For flashing, a forced air flash is optimal. Flash until dry to the touch.
The printed fabric should be cured for a minimum of 90 seconds at 360°F surface temp through a forced-air conveyor dryer. Ideally, the printed fabric should be cured for up to three minutes at 320°F. All Green Galaxy inks need to fully evaporate the liquids in the ink before the ink layer can start to climb in temp and reach cure temperature. Water-based ink curing is about temperature over time. Always test the cure by performing abrasion and wash tests prior to production. If you are uncertain if you can reach full cure temperature over time, use Warp Drive for added insurance.
If using Warp Drive, DO NOT add Slipstream unless you can hit 300°F during cure.
After printing, allow the ink to completely cool down to perform a stretch test to ensure elasticity.
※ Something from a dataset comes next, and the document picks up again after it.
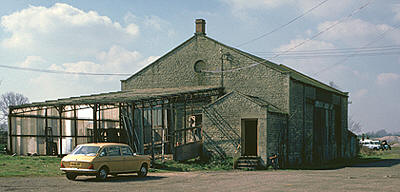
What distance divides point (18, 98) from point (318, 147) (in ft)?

It is always recommended to perform a wash test to ensure proper cure prior to going into production. You may also run abrasion testing to watch for flaking and to test the adhesion of the pigment in the ink layer. If you see crocking, the ink or color transferring to the rubbing material, either increase the amount of Fixator in the finished ink or adjust the settings on the dryer to ensure a full cure is reached. Increase the dwell time if testing fails.
Ink should be removed from the screen as soon as printing is completed. General wash-up (on ink that has not dried) can be done with water, though using Sgreen® Aqua Wash is much easier and recommended. For aggressive or dried screens, use Sgreen® Aqua Wash to dissolve the ink and blast out areas of stuck ink with water pressure.
Keep container(s) tightly closed. Store in a cool, well-ventilated location.
GENERAL SAFETY PRECAUTIONS
Do not breathe vapors. Wear protective gloves. Do not eat, drink or smoke when using the product. Wash hands thoroughly after handling. Dispose of this product in accordance with local, regional, national, and international regulations as specified.